How from $x^2-1$ you go to $(x-1)(x+1)$ Can you show all the steps?

Question

How from $x^2-1$ you go to $(x-1)(x+1)$? Can you show me all the steps?

Answer 1

$x^2 -1= $ the green enclosed area. i.e all small squares - 1 the bottom right.
Now think this way -
Extend the $x-1$ rows one column right. this column has length $x-1$. It is equal to the area in the bottom $x-1$ cells. So the area of the green enclosed area of previous picture is $(x+1)(x-1)$.
So, $x^2 - 1 = (x+1)(x-1)$

Answer 2

Put $a=x+1$. Then $x=a-1$, hence

$$x^2-1=a^2-2a+1-1=a^2-2a=a(a-2)=(x+1)(x-1).$$

Answer 3

You go the other way: $$ (x-1)(x+1) = x(x+1) - 1(x+1) = x^2 + x- x - 1 = x^2 - 1 $$ Once you know that it works in one direction, you're allowed to use the identity in the other direction. That's all there is to it.

Answer 4

You can also try to find the roots of the polynomial $p(x) = x^2-1$. It easy to see that $1$ is root of $p$ ($p(1) = 0 $). This means that $p$ should be divisible by $(x-1)$. If you apply the division algorithm to polynomial you will see that $$ x^{2}-1 = p(x) = q(x)(x-1) $$ where $q(x) = (x+1)$.

----------------------------------------

**Tasks**
**1)** In the thread on factoring $x^2-1$, what substitution does Answer 2 begin with?
**2)** Continue the thread on factoring $x^2-1$ from where it ends.

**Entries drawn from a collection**

----------------------------------------

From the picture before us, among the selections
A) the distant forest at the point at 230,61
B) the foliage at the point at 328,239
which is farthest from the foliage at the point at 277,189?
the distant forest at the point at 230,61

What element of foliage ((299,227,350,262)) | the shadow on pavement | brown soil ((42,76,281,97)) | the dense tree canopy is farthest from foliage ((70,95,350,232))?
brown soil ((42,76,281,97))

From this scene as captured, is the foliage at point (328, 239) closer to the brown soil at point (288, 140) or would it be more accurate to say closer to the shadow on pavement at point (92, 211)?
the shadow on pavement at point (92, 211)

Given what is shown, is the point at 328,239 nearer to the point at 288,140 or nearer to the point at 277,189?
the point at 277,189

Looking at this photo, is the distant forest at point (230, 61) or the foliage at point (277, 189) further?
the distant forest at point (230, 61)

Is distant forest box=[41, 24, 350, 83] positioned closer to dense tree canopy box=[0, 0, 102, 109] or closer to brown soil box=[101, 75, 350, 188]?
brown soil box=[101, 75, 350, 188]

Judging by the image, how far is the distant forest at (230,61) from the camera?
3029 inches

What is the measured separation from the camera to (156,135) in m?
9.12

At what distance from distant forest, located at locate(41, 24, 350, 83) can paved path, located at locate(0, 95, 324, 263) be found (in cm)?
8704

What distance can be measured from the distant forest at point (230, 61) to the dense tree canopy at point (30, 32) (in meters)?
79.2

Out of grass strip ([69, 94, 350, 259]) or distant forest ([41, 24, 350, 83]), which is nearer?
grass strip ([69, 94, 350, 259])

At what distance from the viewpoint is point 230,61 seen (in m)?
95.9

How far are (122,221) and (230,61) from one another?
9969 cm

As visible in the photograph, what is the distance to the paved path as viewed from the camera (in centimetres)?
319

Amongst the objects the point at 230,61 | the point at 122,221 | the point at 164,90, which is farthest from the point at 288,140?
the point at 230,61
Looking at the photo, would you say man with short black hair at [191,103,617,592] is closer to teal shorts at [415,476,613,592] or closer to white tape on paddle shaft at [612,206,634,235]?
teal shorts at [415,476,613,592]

----------------------------------------

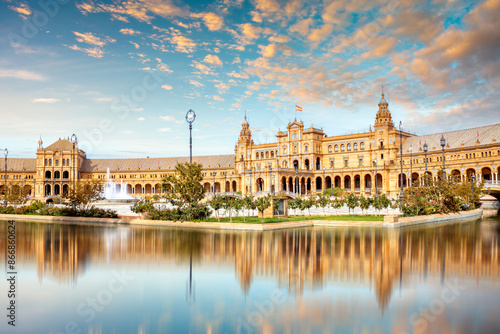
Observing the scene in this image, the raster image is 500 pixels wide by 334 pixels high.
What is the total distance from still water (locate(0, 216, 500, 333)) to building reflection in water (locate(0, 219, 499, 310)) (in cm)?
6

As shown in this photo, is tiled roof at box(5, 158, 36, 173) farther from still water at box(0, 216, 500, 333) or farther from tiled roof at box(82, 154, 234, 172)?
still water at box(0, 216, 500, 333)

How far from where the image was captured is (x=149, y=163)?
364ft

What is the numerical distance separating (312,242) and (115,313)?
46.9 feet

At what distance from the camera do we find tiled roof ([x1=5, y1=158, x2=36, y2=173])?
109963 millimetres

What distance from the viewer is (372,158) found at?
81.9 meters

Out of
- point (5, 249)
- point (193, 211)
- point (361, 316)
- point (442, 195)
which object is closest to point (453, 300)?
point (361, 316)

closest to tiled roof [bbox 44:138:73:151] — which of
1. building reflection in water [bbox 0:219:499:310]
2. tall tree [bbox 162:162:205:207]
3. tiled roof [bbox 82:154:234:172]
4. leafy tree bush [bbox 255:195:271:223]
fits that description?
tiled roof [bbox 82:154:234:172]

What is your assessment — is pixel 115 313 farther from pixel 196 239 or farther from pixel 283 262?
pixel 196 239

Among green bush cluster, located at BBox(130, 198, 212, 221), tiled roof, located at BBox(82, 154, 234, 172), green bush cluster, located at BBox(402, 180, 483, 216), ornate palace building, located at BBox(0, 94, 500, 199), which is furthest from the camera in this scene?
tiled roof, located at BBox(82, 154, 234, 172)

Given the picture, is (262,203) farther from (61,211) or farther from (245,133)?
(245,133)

----------------------------------------

**Task responses**
**1)** $a=x+1$

**2)**
Answer 5

As $x^2-1$ is a polynomial of degree $2$, it has $2$ zeroes, so we can write:

$$x^2-1=(ax+b)(cx+d)=acx^2+(bc+ad)x+bd$$

This tells us we need:

\begin{align} ac&=1\\ bc+ad&=0\\ bd&=-1 \end{align}

As polynomials over $\mathbb{R}$ are an UFD up to multiplication by units, we can claim any values for $a$ and $c$ with $ac=1$.

Let's try $a=2, c=\frac12$:

So $\frac b2+2d=0$, or $b+4d=0$.

As $b=-\frac1d$ we have $-\frac1d+4d=0$, and so $-1+4d^2=0$, and so $d=\pm \frac12$.

So a solution is $(2x+2)(\frac x2-\frac12)=(x+1)(x-1)$.